TEXT SEGMENT:
--- begin ---

Convert activations and weights to ttnn

[7]:

hidden_states = ttnn.from_torch(torch_hidden_states, layout=ttnn.TILE_LAYOUT, device=device)
attention_mask = ttnn.from_torch(torch_attention_mask, layout=ttnn.TILE_LAYOUT, device=device)
query_weight = ttnn.from_torch(torch_query_weight, layout=ttnn.TILE_LAYOUT, device=device)
query_bias = ttnn.from_torch(torch_query_bias, layout=ttnn.TILE_LAYOUT, device=device, memory_config=ttnn.L1_MEMORY_CONFIG)
key_weight = ttnn.from_torch(torch_key_weight, layout=ttnn.TILE_LAYOUT, device=device)
key_bias = ttnn.from_torch(torch_key_bias, layout=ttnn.TILE_LAYOUT, device=device, memory_config=ttnn.L1_MEMORY_CONFIG)
value_weight = ttnn.from_torch(torch_value_weight, layout=ttnn.TILE_LAYOUT, device=device)
value_bias = ttnn.from_torch(torch_value_bias, layout=ttnn.TILE_LAYOUT, device=device, memory_config=ttnn.L1_MEMORY_CONFIG)

--- end ---

STATED GOAL 1: In the ttnn conversion code, which three tensors are given the argument memory_config=ttnn.L1_MEMORY_CONFIG?
STATED GOAL 2: Extend the ttnn conversion code by writing what follows its final line.
The lines that come after the ttnn conversion code are separate material.

EXCERPTED RECORDS:
--- begin ---

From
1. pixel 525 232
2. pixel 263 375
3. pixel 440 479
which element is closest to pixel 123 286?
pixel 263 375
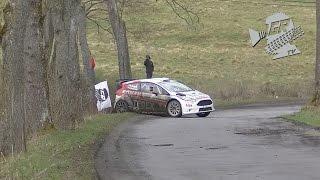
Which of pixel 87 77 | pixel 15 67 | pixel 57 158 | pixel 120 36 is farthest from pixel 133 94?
pixel 57 158

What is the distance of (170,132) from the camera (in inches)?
805

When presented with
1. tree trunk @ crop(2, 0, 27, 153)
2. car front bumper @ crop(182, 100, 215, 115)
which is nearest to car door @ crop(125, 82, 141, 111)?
car front bumper @ crop(182, 100, 215, 115)

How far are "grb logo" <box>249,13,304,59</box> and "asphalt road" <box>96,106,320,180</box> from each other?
34.0 metres

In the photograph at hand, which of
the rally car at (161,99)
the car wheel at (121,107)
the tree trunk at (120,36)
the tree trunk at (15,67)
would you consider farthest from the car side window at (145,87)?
the tree trunk at (15,67)

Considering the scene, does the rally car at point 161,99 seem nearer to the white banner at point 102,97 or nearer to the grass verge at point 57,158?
the white banner at point 102,97

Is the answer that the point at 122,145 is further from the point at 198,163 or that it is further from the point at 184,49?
the point at 184,49

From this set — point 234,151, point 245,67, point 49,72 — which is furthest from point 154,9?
point 234,151

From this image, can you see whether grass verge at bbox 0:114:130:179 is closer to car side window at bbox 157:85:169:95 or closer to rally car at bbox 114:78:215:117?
rally car at bbox 114:78:215:117

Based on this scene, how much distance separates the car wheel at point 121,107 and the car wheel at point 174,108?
205 cm

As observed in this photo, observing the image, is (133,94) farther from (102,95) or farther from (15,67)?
(15,67)

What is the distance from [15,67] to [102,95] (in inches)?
697

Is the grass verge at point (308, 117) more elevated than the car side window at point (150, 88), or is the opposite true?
the car side window at point (150, 88)

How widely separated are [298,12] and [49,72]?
4939 cm

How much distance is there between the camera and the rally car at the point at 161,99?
29266 millimetres
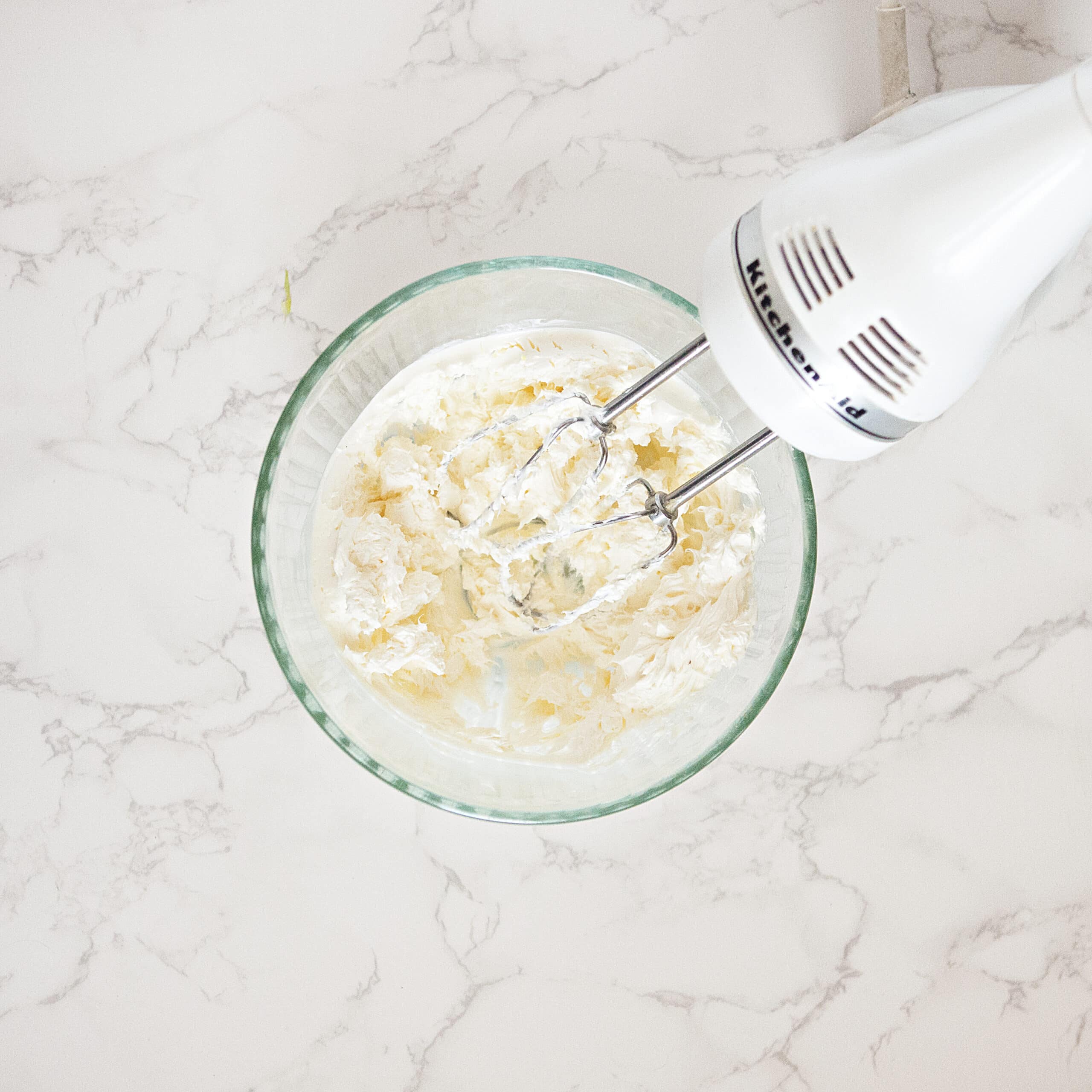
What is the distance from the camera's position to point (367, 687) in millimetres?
771

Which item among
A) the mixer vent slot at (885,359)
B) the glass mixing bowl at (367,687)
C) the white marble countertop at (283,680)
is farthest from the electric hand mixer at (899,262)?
the white marble countertop at (283,680)

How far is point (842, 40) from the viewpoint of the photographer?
851mm

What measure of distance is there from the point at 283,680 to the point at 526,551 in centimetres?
26

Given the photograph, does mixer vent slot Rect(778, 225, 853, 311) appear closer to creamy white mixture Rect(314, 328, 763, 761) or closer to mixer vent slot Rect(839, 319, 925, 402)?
mixer vent slot Rect(839, 319, 925, 402)

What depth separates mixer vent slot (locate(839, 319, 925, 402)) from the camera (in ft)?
1.54

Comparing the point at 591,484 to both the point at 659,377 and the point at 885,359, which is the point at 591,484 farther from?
the point at 885,359

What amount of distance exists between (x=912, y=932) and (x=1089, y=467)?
47 cm

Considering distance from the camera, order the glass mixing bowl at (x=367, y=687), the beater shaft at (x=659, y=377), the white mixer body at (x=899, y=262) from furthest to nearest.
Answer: the glass mixing bowl at (x=367, y=687) → the beater shaft at (x=659, y=377) → the white mixer body at (x=899, y=262)

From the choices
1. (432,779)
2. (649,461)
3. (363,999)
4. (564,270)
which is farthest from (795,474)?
(363,999)

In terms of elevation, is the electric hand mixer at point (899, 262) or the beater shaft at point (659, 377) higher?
the electric hand mixer at point (899, 262)

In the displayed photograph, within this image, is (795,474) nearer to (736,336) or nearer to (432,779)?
(736,336)

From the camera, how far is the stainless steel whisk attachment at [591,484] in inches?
25.6

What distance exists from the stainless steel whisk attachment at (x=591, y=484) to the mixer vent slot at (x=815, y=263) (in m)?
0.15

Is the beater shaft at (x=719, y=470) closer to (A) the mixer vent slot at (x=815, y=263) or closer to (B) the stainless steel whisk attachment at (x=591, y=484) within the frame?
(B) the stainless steel whisk attachment at (x=591, y=484)
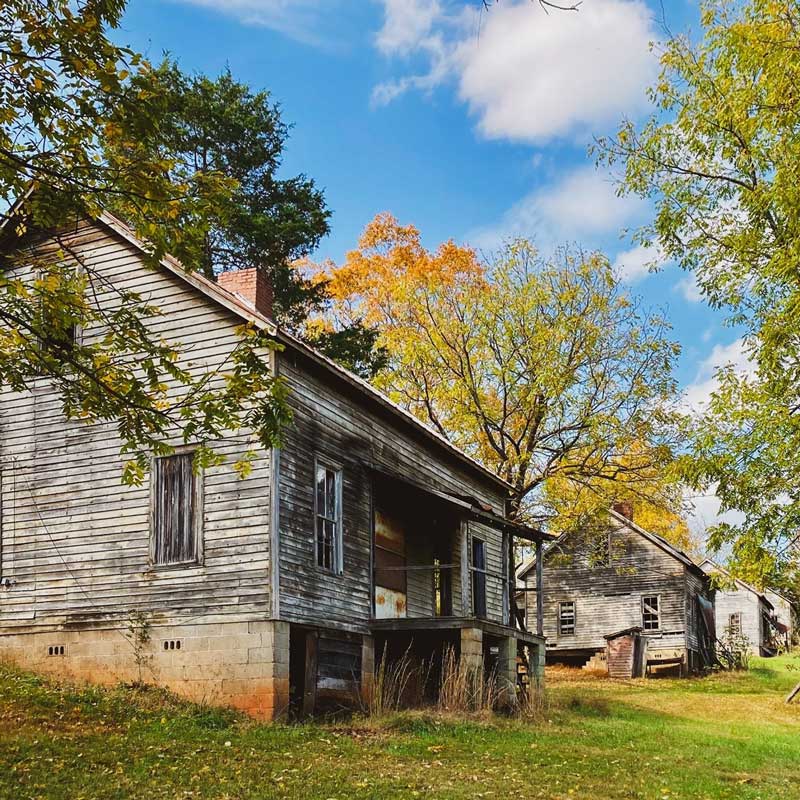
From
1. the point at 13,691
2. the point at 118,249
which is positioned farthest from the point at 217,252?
the point at 13,691

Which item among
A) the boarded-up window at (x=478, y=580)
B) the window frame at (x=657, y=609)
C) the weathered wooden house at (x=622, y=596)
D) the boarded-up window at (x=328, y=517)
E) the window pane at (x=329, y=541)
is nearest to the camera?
the boarded-up window at (x=328, y=517)

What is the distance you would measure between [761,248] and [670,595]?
2727cm

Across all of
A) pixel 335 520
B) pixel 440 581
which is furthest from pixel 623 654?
pixel 335 520

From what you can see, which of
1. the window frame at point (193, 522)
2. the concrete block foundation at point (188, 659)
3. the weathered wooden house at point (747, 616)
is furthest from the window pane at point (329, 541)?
the weathered wooden house at point (747, 616)

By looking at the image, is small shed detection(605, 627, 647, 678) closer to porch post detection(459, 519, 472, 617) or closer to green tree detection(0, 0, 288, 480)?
porch post detection(459, 519, 472, 617)

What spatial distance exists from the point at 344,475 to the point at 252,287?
3.92m

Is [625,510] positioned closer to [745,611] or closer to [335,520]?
[745,611]

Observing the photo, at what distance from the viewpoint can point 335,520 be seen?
18.7 m

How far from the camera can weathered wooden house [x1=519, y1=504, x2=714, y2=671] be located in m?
42.6

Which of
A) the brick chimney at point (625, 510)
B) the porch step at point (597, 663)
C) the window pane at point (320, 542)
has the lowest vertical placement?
the porch step at point (597, 663)

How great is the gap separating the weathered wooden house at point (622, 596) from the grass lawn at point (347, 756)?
2360 cm

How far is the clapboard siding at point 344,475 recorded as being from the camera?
16922 millimetres

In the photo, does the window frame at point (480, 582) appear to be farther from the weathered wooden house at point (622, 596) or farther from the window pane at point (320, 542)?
the weathered wooden house at point (622, 596)

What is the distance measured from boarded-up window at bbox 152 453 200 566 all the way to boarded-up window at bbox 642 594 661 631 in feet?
101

--- end ---

TASK ANSWER 1: query_bias, key_bias and value_bias.

TASK ANSWER 2:
output_weight = ttnn.from_torch(torch_output_weight, layout=ttnn.TILE_LAYOUT, device=device)
output_bias = ttnn.from_torch(torch_output_bias, layout=ttnn.TILE_LAYOUT, device=device, memory_config=ttnn.L1_MEMORY_CONFIG)

Run the first iteration of Multi-Head Attention

[8]:

start = time.time()
multi_head_attention(
    hidden_states,
    attention_mask,
    query_weight,
    query_bias,
    key_weight,
    key_bias,
    value_weight,
    value_bias,
    output_weight,
    output_bias,
    num_heads=num_heads,
)
end = time.time()
duration = end - start

[9]:

print(f"Multi-head attention ran in {duration} seconds for the first iteration")

Multi-head attention ran in 8.00607705116272 seconds for the first iteration

Run a subsequent iteration of Multi-Head Attention

[10]:

start = time.time()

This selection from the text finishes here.